TASK DIRECTIONS
Repeat, word for word, the entries from the line containing "What is the correct" through the end of the entries.

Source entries
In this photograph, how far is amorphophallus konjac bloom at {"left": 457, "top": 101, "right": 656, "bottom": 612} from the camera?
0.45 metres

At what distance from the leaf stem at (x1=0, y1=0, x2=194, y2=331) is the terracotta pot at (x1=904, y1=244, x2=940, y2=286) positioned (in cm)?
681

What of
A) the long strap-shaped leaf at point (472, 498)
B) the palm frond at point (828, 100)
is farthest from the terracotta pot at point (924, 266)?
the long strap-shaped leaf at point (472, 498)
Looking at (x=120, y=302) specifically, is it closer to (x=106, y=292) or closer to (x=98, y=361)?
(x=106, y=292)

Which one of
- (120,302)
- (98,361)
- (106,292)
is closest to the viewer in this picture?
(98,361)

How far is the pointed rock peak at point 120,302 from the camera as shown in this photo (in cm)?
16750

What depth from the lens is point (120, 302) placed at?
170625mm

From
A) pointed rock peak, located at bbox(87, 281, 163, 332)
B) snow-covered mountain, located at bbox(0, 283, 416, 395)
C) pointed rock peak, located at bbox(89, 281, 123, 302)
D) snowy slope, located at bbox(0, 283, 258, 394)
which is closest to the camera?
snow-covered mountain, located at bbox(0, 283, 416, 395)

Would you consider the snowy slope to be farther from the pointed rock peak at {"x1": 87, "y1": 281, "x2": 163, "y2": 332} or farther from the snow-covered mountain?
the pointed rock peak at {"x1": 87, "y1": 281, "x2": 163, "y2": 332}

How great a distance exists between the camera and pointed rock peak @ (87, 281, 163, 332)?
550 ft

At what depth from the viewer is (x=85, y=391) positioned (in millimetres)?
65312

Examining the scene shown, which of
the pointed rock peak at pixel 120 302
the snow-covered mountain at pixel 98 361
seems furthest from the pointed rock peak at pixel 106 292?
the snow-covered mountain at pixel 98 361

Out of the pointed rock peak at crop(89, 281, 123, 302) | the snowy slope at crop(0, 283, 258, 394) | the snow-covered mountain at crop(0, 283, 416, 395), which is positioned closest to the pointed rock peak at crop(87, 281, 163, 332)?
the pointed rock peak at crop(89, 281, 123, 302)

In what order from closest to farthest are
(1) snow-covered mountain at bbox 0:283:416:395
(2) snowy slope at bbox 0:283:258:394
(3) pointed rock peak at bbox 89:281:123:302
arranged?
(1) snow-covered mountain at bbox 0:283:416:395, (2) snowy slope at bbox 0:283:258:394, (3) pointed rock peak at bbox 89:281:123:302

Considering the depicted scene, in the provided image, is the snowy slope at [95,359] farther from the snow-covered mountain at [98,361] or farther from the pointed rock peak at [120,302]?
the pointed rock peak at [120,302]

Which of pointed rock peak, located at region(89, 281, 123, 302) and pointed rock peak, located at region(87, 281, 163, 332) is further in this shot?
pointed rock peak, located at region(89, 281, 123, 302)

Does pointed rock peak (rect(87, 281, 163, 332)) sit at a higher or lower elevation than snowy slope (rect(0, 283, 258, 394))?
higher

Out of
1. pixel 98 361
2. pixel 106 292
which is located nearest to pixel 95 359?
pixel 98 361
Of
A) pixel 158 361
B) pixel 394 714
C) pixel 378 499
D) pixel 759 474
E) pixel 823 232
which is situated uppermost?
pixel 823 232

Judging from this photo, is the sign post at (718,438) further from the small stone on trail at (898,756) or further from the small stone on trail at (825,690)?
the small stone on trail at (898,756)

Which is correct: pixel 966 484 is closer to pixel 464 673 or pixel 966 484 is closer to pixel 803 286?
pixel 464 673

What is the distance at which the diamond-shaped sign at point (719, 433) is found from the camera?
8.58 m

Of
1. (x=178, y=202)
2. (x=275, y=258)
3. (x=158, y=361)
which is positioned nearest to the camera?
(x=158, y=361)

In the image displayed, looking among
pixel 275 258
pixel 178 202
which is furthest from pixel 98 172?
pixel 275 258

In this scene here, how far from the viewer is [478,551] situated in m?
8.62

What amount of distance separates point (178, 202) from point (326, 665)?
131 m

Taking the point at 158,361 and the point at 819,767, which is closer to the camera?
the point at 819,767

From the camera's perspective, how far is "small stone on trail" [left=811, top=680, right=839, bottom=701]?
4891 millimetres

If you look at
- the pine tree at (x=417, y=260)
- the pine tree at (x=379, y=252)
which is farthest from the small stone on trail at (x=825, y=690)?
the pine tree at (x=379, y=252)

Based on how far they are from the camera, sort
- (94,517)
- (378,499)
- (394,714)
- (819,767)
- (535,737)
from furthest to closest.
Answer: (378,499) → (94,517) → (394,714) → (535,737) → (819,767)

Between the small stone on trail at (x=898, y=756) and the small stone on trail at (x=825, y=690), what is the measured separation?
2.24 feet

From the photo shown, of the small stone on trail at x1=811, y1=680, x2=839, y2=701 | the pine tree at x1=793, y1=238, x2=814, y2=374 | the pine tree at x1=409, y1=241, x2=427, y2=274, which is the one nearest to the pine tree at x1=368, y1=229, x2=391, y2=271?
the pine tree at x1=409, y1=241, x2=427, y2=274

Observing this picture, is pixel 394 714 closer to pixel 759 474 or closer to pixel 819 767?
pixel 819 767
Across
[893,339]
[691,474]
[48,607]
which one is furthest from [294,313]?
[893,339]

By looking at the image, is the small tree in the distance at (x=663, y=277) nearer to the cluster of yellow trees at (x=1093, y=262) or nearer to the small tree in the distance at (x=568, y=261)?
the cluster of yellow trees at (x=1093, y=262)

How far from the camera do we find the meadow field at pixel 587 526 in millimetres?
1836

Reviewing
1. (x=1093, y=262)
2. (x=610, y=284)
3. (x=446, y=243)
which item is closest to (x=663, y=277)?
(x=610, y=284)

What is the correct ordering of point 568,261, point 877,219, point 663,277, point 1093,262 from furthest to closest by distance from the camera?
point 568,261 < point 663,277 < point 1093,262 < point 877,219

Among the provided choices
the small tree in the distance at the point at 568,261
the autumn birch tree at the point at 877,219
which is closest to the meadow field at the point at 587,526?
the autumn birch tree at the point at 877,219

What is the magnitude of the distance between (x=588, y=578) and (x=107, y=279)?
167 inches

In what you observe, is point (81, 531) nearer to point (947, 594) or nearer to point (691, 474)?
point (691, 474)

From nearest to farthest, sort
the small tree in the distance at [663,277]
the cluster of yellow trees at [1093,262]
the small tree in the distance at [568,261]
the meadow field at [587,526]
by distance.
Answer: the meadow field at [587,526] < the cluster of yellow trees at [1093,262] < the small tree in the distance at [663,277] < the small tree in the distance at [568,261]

COMPLETE ANSWER
What is the correct ordering of point 568,261, point 877,219, point 663,277, point 1093,262 from furthest to closest by distance from the camera?
point 568,261 < point 663,277 < point 1093,262 < point 877,219

Among the provided choices
the small tree in the distance at the point at 568,261
the autumn birch tree at the point at 877,219
which is closest to the meadow field at the point at 587,526?
the autumn birch tree at the point at 877,219

What is the magnitude of the distance between (x=588, y=578) and (x=107, y=279)?
167 inches

In what you observe, is point (81, 531) nearer to point (947, 594) or nearer to point (691, 474)?
point (691, 474)

From nearest to farthest, sort
the small tree in the distance at [663,277]
the cluster of yellow trees at [1093,262]
the small tree in the distance at [568,261]
the meadow field at [587,526]
by distance.
Answer: the meadow field at [587,526] < the cluster of yellow trees at [1093,262] < the small tree in the distance at [663,277] < the small tree in the distance at [568,261]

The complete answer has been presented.